Without doing any fancy calculations, we can make a rough estimate based on the proportion of tagged trout in the second catch. If 10 out of 100 trout in the second catch have tags, and assuming that this proportion is representative of the entire lake, we might estimate that about 10% of the lake’s trout have tags. Therefore, a rough estimate of the total number of trout in the lake could be \(\frac{100}{0.10} = 1000\).
The probability of catching exactly 10 tagged trout out of the 100 trout caught the second time can be modeled using the hypergeometric distribution. The probability mass function (PMF) of the hypergeometric distribution is given by:
\[P(X = k) = \frac{\binom{K}{k} \binom{N - K}{n - k}}{\binom{N}{n}}\] In this case, \(K = 100\) (initially tagged trout), \(n = 100\) (trout caught in the second sample), and \(k = 10\) (trout with tags in the second sample). Therefore, the expression for the probability is:
\[P(X = 10) = \frac{\binom{100}{10} \binom{N - 100}{90}}{\binom{N}{100}}\]
Using the above hypergeometric formula and R’s dhyper() function, the result was 999. This is very close to the expected 1000. I do not understand why it didn’t return exactly 1000 though.

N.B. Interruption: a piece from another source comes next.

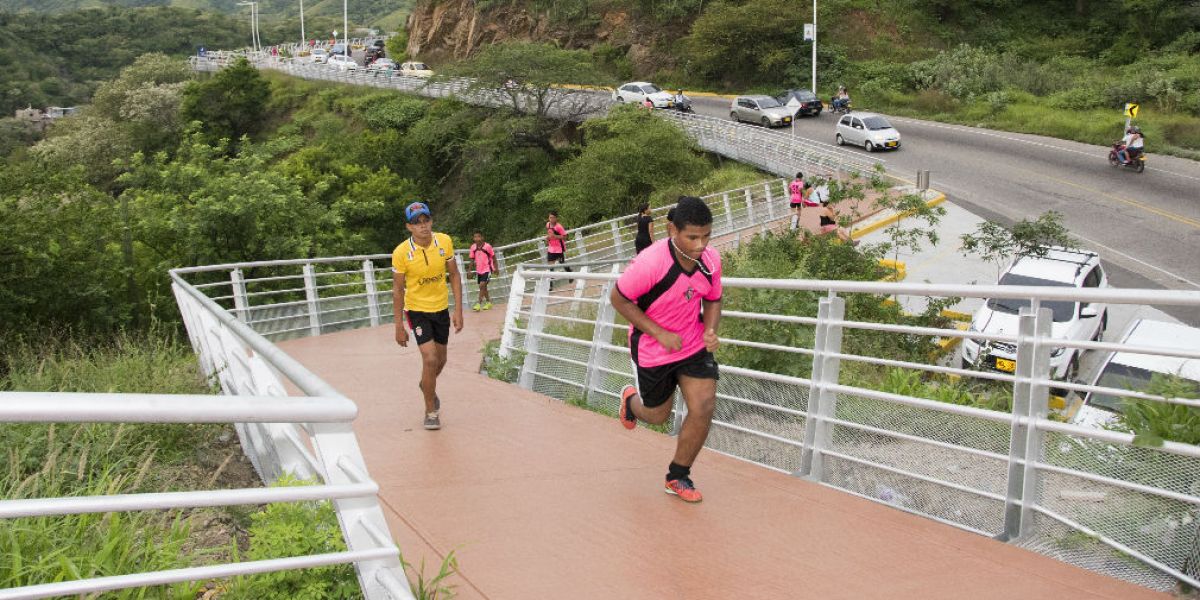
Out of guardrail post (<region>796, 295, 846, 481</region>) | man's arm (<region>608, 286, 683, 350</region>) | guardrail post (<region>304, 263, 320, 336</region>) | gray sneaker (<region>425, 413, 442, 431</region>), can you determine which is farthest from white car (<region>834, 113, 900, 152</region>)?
man's arm (<region>608, 286, 683, 350</region>)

K <- 100 # initially tagged trout
n <- 100 # trout caught in the second sample
k <- 10 # trout with tags in the second sample
N_values <- 190:5000 # there must be 190 since at least 90 from the second sample was not present in the first
likelihoods <- sapply(N_values, function(N) dhyper(k, K, N-K, n))
N_max_likelihood <- N_values[which.max(likelihoods)]
print(N_max_likelihood)
## [1] 999